The shim package is built from the repository root with setuptools and is the only Python distribution published to PyPI/TestPyPI. Backend wheels are built from dedicated subprojects, uploaded as GitHub Release assets, and exposed through a static PEP 503 simple index on GitHub Pages:

  • release channel: https://olympus-hpc.github.io/proteus/wheels/simple/
  • prerelease channel: https://olympus-hpc.github.io/proteus/wheels/test/

The backend packages are built from dedicated subprojects:

  • packaging/python/backend-host
  • packaging/python/backend-cuda
  • packaging/python/backend-rocm

Those backend projects use scikit-build-core and the repository CMake build, but they install their native payload into backend-local packages instead of directly under proteus/:

  • proteus_backend_host/
  • proteus_backend_cuda/
  • proteus_backend_rocm/

Each backend package contains:

  • backend-local _proteus.*
  • backend-local libproteus.*
  • a generated manifest.json describing the concrete built variant
  • repaired vendored LLVM/Clang shared libraries when required by that backend
  • backend registration metadata under the proteus.backends entry-point group

The distribution names encode the supported toolchain family for that wheel line.
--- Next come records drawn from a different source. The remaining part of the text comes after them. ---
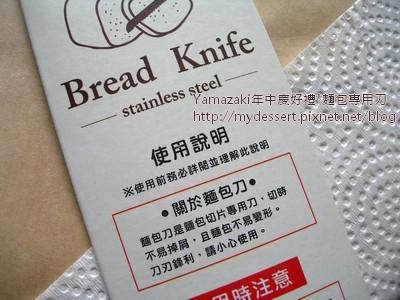 Yamazaki年中慶好禮麵包專用刀02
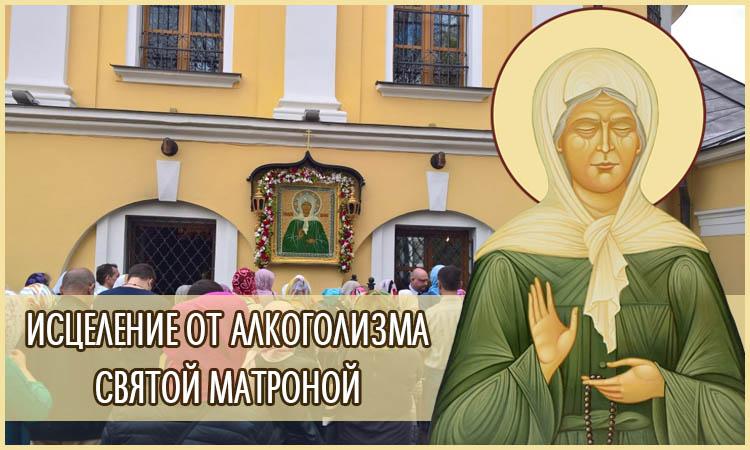 Исцеление от алкоголизма святой Матроной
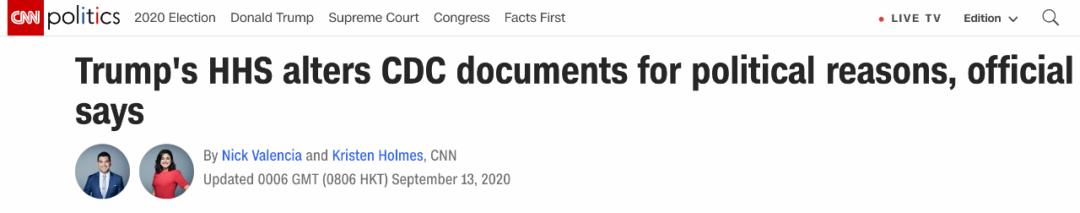 实锤!为避免和特朗普唱反调,美官员修改疫情报告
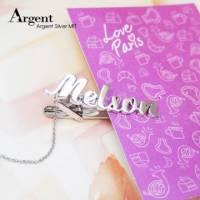 【ARGENT銀飾】名字手工訂製配件系列「白K金-英文名字」純銀領帶夾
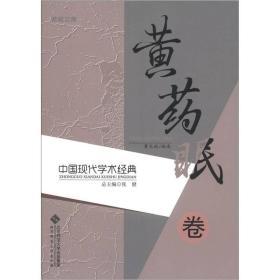 励耘文库 中国现代学术经典 黄药眠卷
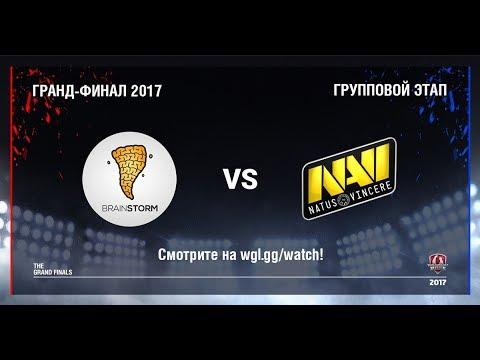 Brain Storm против Natus Vincere G2A - День 1, Групповой этап, Гранд-финал 2017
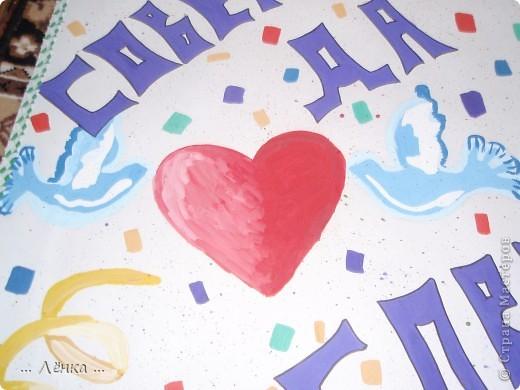 Совет да любовь! фото 4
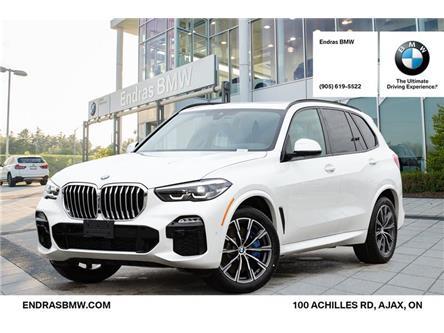 2019 BMW X5 xDrive40i (Stk: 52455) in Ajax - Image 1 of 22
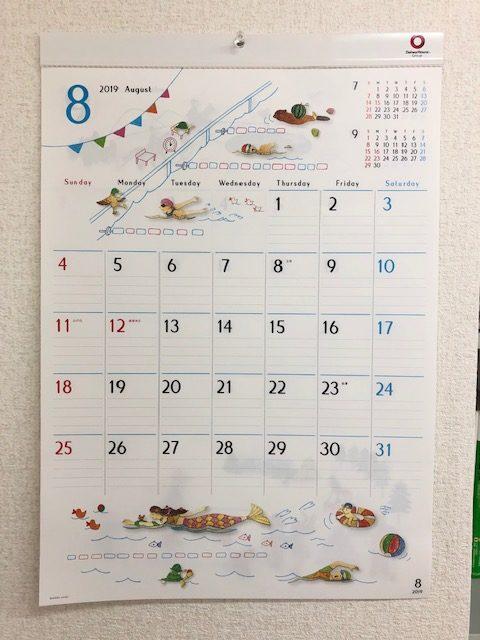 月末が土日祝日の場合の提出期限はどうなるのか?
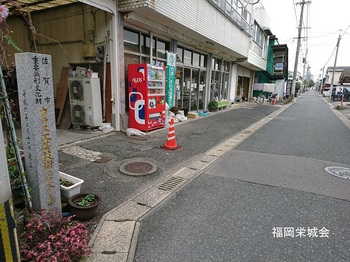副島硝子工業株式会社.jpg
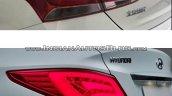 2017 Hyundai Verna vs outgoing model taillamp Old vs New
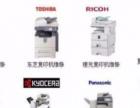 复印机、打印机、传真机、扫描仪等办公设备专业维修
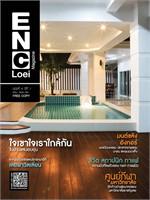 ENC LOEI Magazine Vol.04 (ฟรี)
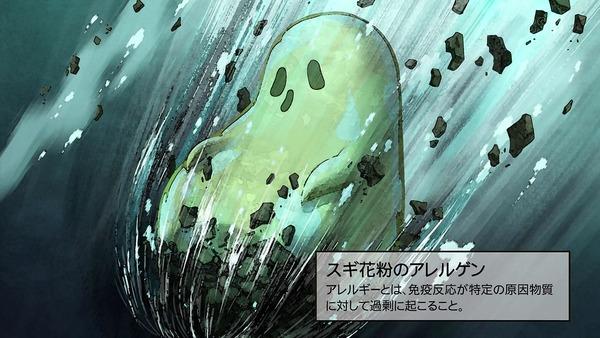 「はたらく細胞」5話感想 (6)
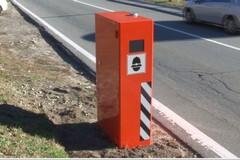 """Controlli della velocità sulle strade di Molfetta: per un anno 15 """"Velo Ok"""""""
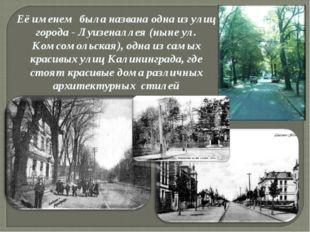 Её именем была названа одна из улиц города - Луизеналлея (ныне ул. Комсомоль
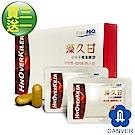 【買三送一】廣告專案中華海洋藻久甘-褐藻醣膠加強配方(60粒/盒)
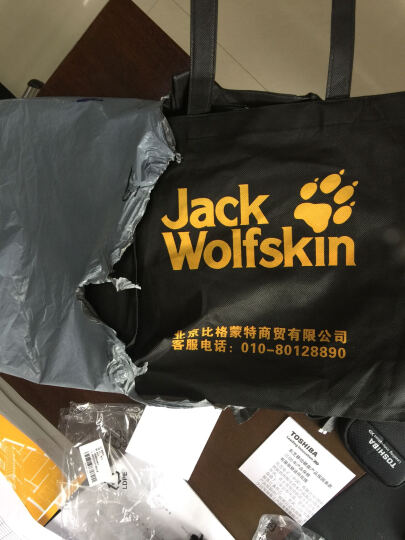Jack Wolfskin 狼爪 男士衣衬衫1402431 沙丘色5605 男装L码180/100A 晒单图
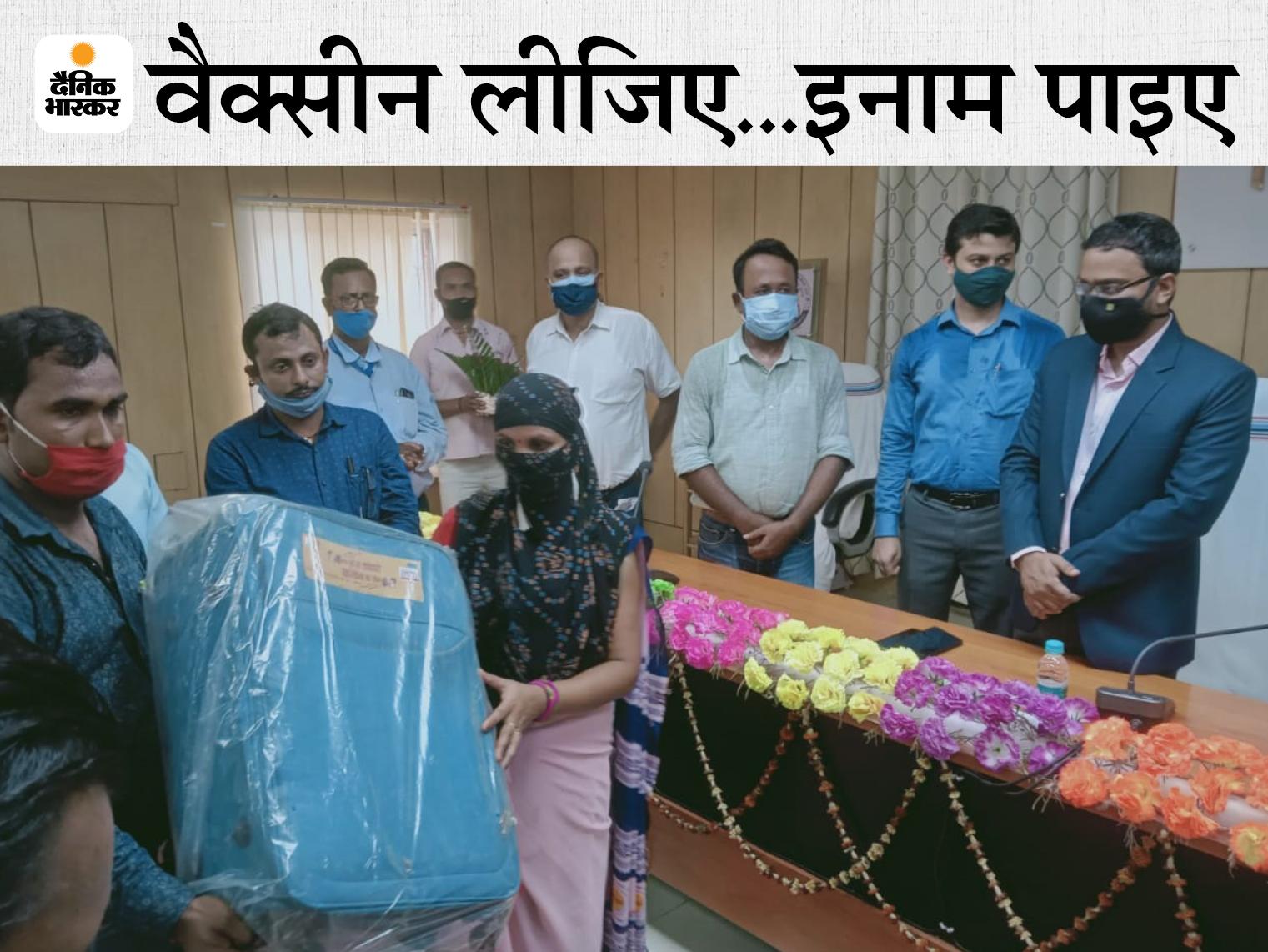 बिहार के शिवहर में वैक्सीन लगवाने के बाद लोगों को मिल रहे इनाम, फ्रिज, कूलर और सोने का सिक्का भी|बिहार,Bihar - Dainik Bhaskar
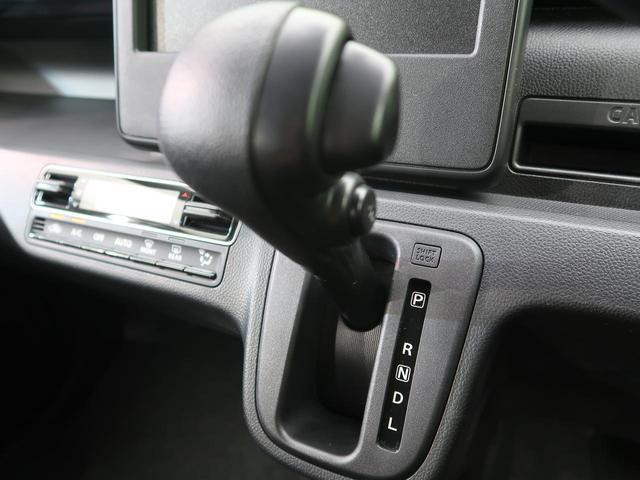 ハイブリッドFX リミテッド 新品ナビ 衝突軽減装置 シートヒーター 禁煙車 アイドリングストップ スマートキー 電動格納ミラー オートエアコン(38枚目)
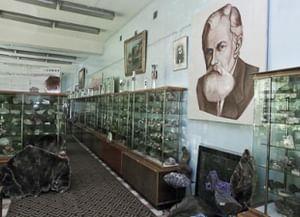 Геологический музей «Ресурсы Иркутской области»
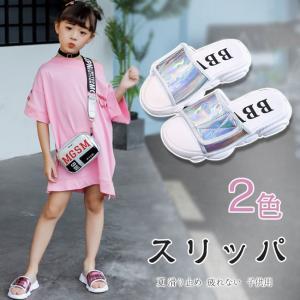サンダル スリッパ 女の子 ビーチサンダル ミュール フラット 靴 海 アウトドア 遊び 疲れない 夏新品|gsgs-shopping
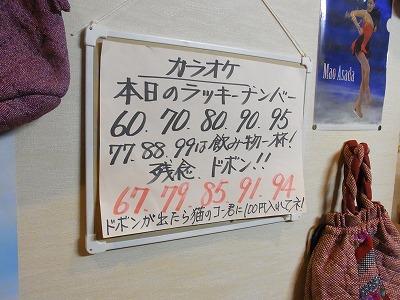 mm-yuzuRIMG1879.jpg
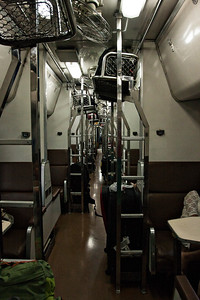 A Thai, air-con sleeper train. Two beds to a berth and quite comfortable.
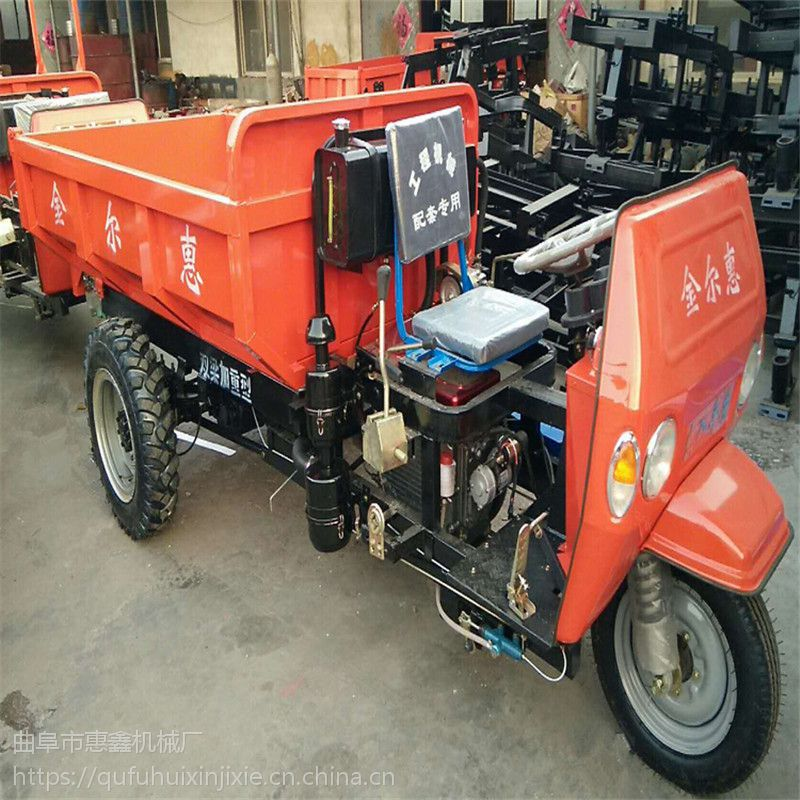 建筑砂石运输用三马车 7速悬浮自卸运输车 钦州焊接牢固的工程三轮车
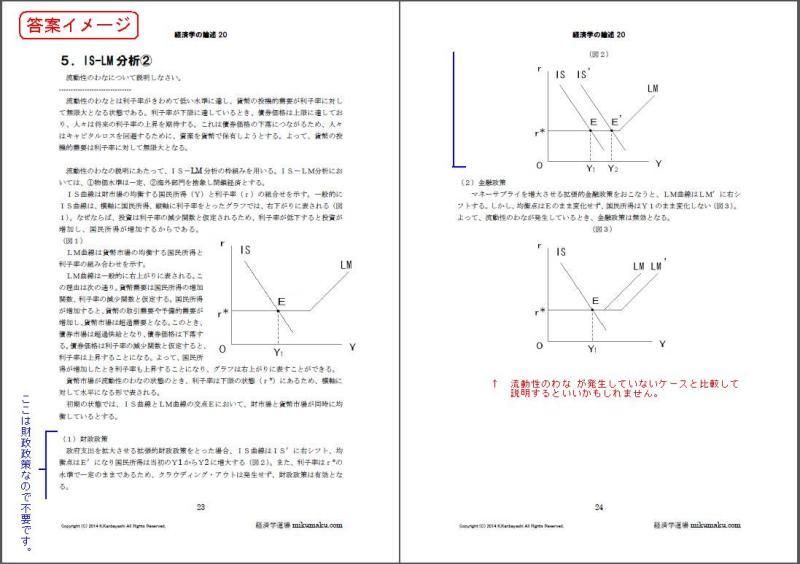 東京都庁Ⅰ類Bの専門記述の経済学...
Today that means:

  • host backend: LLVM 22
  • CUDA backend: CUDA 12 + LLVM 22
  • ROCm backend: ROCm 7.2

The shim package exports:

  • proteus.active_backend
  • proteus.active_backend_variant
  • proteus.available_backends()
  • proteus.available_backend_variants()
  • the selected backend's native API re-exported from proteus

Build-Time Requirements

All backend wheel builds require:

  • Python with build
  • CMake
  • pybind11
  • scikit-build-core
  • a usable LLVM/Clang installation discovered via LLVM_INSTALL_DIR

Platform-specific requirements:

  • macOS host backend:
  • Homebrew LLVM 22
  • delocate
  • Linux host backend:
  • the LLVM-enabled manylinux_2_28 container
  • auditwheel
  • Linux CUDA backend:
  • a local CUDA image derived from the LLVM-enabled manylinux_2_28 container
  • CUDA Toolkit 12 with libnvptxcompiler_static.a
  • auditwheel
  • Linux ROCm backend:
  • a local ROCm image derived from stock manylinux_2_28
  • ROCm HIP development toolchain
  • auditwheel

Local Builds

Shim Wheel

python3 -m venv /tmp/proteus-wheel-venv
/tmp/proteus-wheel-venv/bin/python -m pip install -U pip build setuptools setuptools-scm
/tmp/proteus-wheel-venv/bin/python -m build --wheel --outdir dist .

Host Backend Wheel on macOS arm64

python3 -m venv /tmp/proteus-wheel-venv
/tmp/proteus-wheel-venv/bin/python -m pip install -U pip build scikit-build-core pybind11 delocate

brew install llvm@22

MACOSX_DEPLOYMENT_TARGET=14.0 \
LLVM_INSTALL_DIR=/opt/homebrew/opt/llvm \
  /tmp/proteus-wheel-venv/bin/python -m build --wheel \
  --outdir wheelhouse \
  packaging/python/backend-host

Host Backend Wheel on Linux

bash packaging/python/image-scripts/build-manylinux-llvm-container.sh

python -m pip install -U pip build cibuildwheel
CIBW_MANYLINUX_X86_64_IMAGE=ghcr.io/olympus-hpc/proteus-manylinux-llvm:22.1.3 \
  python -m cibuildwheel packaging/python/backend-host --output-dir wheelhouse

CUDA 12 Backend Wheel on Linux

BASE_IMAGE=ghcr.io/olympus-hpc/proteus-manylinux-llvm:22.1.3 \
CUDA_VERSION=12.4.1 \
CUDA_MAJOR_MINOR=12-4 \
  bash packaging/python/image-scripts/build-manylinux-cuda-container.sh

python -m pip install -U pip build cibuildwheel
CIBW_MANYLINUX_X86_64_IMAGE=proteus-manylinux-cuda-local:12.4.1 \
  LLVM_INSTALL_DIR=/opt/llvm-22.1.3 \
  CUDA_HOME=/usr/local/cuda \
  PATH=/opt/llvm-22.1.3/bin:/usr/local/cuda/bin:$PATH \
  python -m cibuildwheel packaging/python/backend-cuda --output-dir wheelhouse

ROCm Backend Wheel on Linux

ROCM_VERSION=7.2.1 \
ROCM_EL_VERSION=8 \
  bash packaging/python/image-scripts/build-manylinux-rocm-container.sh

python -m pip install -U pip build cibuildwheel
CIBW_MANYLINUX_X86_64_IMAGE=proteus-manylinux-rocm-local:7.2.1 \
  LLVM_INSTALL_DIR=/opt/rocm/llvm \
  ROCM_PATH=/opt/rocm \
  PATH=/opt/rocm/llvm/bin:/opt/rocm/bin:$PATH \
  python -m cibuildwheel packaging/python/backend-rocm --output-dir wheelhouse

Linux Container Images

The Linux wheel workflows use one maintained base image and build GPU-specific images locally inside CI.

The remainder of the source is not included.